• Task to carry out: Output, as a JSON list of strings, the records from the line that contains "In this scene" through the line that contains "point 481,81 <", both included, one string per line and blank lines omitted.

• Listed entries:
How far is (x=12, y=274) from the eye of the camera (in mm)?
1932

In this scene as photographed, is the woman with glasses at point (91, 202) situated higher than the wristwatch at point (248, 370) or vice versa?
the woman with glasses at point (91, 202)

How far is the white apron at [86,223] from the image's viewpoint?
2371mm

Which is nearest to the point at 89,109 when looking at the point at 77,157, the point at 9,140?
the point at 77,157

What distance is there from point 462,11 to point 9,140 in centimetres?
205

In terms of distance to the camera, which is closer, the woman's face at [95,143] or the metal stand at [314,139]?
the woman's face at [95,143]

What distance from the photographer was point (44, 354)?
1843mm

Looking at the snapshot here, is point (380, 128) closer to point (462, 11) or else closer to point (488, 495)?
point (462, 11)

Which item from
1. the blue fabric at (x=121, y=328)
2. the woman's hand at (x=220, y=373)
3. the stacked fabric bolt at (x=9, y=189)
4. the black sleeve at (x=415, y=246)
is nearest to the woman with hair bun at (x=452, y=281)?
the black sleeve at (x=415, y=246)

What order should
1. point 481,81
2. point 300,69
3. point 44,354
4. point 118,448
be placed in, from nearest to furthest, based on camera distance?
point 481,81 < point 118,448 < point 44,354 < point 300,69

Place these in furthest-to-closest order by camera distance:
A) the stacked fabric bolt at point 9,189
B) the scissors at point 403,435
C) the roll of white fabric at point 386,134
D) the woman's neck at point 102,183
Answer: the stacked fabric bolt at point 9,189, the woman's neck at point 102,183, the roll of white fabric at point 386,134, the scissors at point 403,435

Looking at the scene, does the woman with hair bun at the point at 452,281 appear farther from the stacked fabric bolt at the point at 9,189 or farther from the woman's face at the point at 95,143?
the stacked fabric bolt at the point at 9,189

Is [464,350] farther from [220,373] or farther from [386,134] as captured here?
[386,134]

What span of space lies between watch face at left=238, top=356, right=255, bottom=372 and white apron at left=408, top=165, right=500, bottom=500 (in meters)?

• Output for this exercise:
[
  "In this scene as photographed, is the woman with glasses at point (91, 202) situated higher than the wristwatch at point (248, 370) or vice versa?",
  "the woman with glasses at point (91, 202)",
  "How far is the white apron at [86,223] from the image's viewpoint?",
  "2371mm",
  "Which is nearest to the point at 89,109 when looking at the point at 77,157, the point at 9,140?",
  "the point at 77,157",
  "What distance is there from point 462,11 to point 9,140 in centimetres?",
  "205",
  "In terms of distance to the camera, which is closer, the woman's face at [95,143] or the metal stand at [314,139]?",
  "the woman's face at [95,143]",
  "What distance from the photographer was point (44, 354)?",
  "1843mm",
  "Looking at the snapshot here, is point (380, 128) closer to point (462, 11) or else closer to point (488, 495)?",
  "point (462, 11)",
  "Which item from",
  "1. the blue fabric at (x=121, y=328)",
  "2. the woman's hand at (x=220, y=373)",
  "3. the stacked fabric bolt at (x=9, y=189)",
  "4. the black sleeve at (x=415, y=246)",
  "is nearest to the woman with hair bun at (x=452, y=281)?",
  "the black sleeve at (x=415, y=246)",
  "What order should",
  "1. point 481,81",
  "2. point 300,69",
  "3. point 44,354",
  "4. point 118,448",
  "be placed in, from nearest to furthest, based on camera distance?",
  "point 481,81 < point 118,448 < point 44,354 < point 300,69"
]